After what appears to be a blow-off top at the end of March, cotton prices have since pulled back a bit and are now trading relatively sideways. In terms of directional bias in the cotton market, a neutral to slightly positive outlook will likely remain valid above the 88.80 low from 3/12 as price has yet to produce a significant structural breakdown. Price has recently found support from an intermediate-term ascending trendline and the next significant level to keep an eye on is around 93.41. This pivot represents resistance on the chart and could keep the recent strength in cotton in-check. If price can surpass this level on the upside, traders should use the 94.64 area as the next expected level of technical resistance in the way of price. As a result of the digestive environment that the cotton market has embodied over the past few weeks, momentum strategies could prove effective. Those looking to find an “edge” in the market should consider using momentum studies, such as the RSI, on various different time frames to identify potential trading opportunities in the market.

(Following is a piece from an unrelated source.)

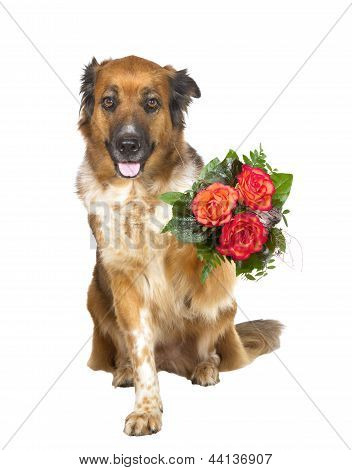 Adorable brown dog sitting looking at the camera offering a posy of colourful orangey red flowers in its paw to a loved one isolated on white poster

The U.S. Dollar Index has mounted a bit of a rally over the past few sessions after producing a potential double bottom around the 79.373 area on the chart. Interestingly enough, price has recently rejected the 50% Fibonacci retracement level around 80.070 and has since pulled back off its recent highs. Local momentum remains positive above the 79.650 trough and the recent pullback in price could present bullish traders with a more favorable entry level. An argument for near-term support could be made at 79.865 as well as 79.830 before the 79.650 level becomes relative. There does appear to be a resistance band on the chart from 80.055 – 80.070, which will likely present the most difficulty to any advance in price. Above here, the next significant level of resistance doesn’t come into play until the 80.234 area on the chart. The market has been a bit choppy down at these levels as the dollar looks to build a base from here. Directional bias at these levels remains neutral with local momentum appearing to favor a bullish position.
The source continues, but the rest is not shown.